Re: Star cluster issues when running MIST over the cloud
You may want to export your /mnt, which has over 400GB. And if you
RAID the remaining 3 drives, then you can get the full 1700GB of local
storage. EBS is not free, while the ephemeral (local) storage is free,
but the only catch is that when you terminate the instance, then the
storage will be gone.
Rayson
==================================================
Open Grid Scheduler - The Official Open Source Grid Engine
http://gridscheduler.sourceforge.net/
On Thu, Jul 25, 2013 at 5:10 PM, Jacob Barhak <jacob.barhak_at_gmail.com> wrote:
> Hi Rayson,
>
> Yes. It seems you narrowed down the problem to disk space.
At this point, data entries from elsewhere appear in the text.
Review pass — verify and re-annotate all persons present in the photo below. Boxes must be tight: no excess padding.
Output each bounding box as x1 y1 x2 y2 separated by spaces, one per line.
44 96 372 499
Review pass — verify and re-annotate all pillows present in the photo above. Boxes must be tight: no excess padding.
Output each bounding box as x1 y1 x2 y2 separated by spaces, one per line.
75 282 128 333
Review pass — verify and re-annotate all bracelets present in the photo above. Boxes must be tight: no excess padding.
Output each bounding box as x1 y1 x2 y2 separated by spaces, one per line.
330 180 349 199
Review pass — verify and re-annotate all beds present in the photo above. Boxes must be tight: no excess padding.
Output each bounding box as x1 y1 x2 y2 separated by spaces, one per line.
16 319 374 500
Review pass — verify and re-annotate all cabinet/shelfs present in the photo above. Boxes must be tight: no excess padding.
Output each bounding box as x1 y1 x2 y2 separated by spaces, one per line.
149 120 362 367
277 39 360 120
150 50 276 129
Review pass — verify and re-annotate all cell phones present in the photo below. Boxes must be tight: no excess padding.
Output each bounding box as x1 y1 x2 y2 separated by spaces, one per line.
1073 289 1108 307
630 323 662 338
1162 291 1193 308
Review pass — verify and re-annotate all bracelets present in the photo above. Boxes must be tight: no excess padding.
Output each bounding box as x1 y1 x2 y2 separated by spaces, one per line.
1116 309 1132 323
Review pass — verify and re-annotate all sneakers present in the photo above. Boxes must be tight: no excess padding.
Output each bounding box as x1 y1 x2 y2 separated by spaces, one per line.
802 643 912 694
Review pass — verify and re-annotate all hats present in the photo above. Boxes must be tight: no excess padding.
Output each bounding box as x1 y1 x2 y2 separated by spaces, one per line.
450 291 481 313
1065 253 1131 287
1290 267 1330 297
This may explain
> well all the weird behavior.
>
> When I run the following command:
> df -h /home
> I am getting the following output:
> Filesystem Size Used Avail Use% Mounted on
> /dev/xvda1 9.9G 5.0G 4.4G 54% /
>
> This means even with a c1.xlarge instance my shared NFS space in /home does
> not grow to the 420Gb promised. I use /home for storing and running my
> system.
>
> I really do not need EBS since I do not need persistent storage. Only in the
> farther future I may need more than 400gb of space and I can also avoid this
> if I really want to.
>
> Is there any quick and painless way for me to fix this in the cluster
> configuration file or after the cluster is up and running? I am looking for
> something simple such as a line or two of code or a line in the
> configuration file. The idea would be to incorporate this line or two with
> the documentation.
>
> I hope there is a quick solution that closes this issue.
>
> Jacob
>
>
> On Thu, Jul 25, 2013 at 2:49 PM, Rayson Ho <raysonlogin_at_gmail.com> wrote:
>>
>> On Thu, Jul 25, 2013 at 2:54 PM, Jacob Barhak <jacob.barhak_at_gmail.com>
>> wrote:
>> > 3. I am not using EBS. I am just using the NFS shared disk space on the
>> > master node. If I understand correctly, it should be sufficient for my
>> > needs
>> > now - I will check the disk space issue and get back to you. never the
>> > less,
>> > in the farther future I may need to use EBS so its good your mentioned
>> > this.
>>
>> While you didn't explicitly ask for EBS, if the AMI is "EBS-backed",
>> then your root filesystem is still on a EBS volume.
>>
>> Rayson
>>
>> ==================================================
>> Open Grid Scheduler - The Official Open Source Grid Engine
>> http://gridscheduler.sourceforge.net/
>>
>>
>> >
>> > I hope the next post will have a solution.
>> >
>> > Jacob
>> >
>> >
>> >
>> > On Wed, Jul 24, 2013 at 9:11 PM, Rayson Ho <raysonlogin_at_gmail.com>
>> > wrote:
>> >>
>> >> On Wed, Jul 24, 2013 at 6:47 PM, Jacob Barhak <jacob.barhak_at_gmail.com>
>> >> wrote:
>> >> > This time simulations stopped at 1331 jobs waiting in queue. I run
>> >> > qstat
>> >> > -j
>> >> > and it provided me with the attached output. Basically, it seems that
>> >> > the
>> >> > system does not handle dependencies I have in the simulation for some
>> >> > reason
>> >> > or it just overloads. It seems to stop all queues at some point. At
>> >> > least
>> >> > this is what I understand from the output.
>> >>
>> >> The message "queue instance XX dropped because it is temporarily not
>> >> available" is usually a problem with the execution host. So if XX =
>> >> "all.q_at_node013", then ssh into node013, and then check the status of
>> >> the machine (free disk space, sge_execd process running, etc), and
>> >> also read the execd log file at:
>> >>
>> >> /opt/sge6/default/spool/exec_spool_local/<host name of the node you
>> >> want to debug>/messages
>> >>
>> >> And also read the cluster master's log file:
>> >>
>> >> /opt/sge6/default/spool/qmaster/messages
>> >>
>> >> Finally, check the SGE status of the node, and from the "states"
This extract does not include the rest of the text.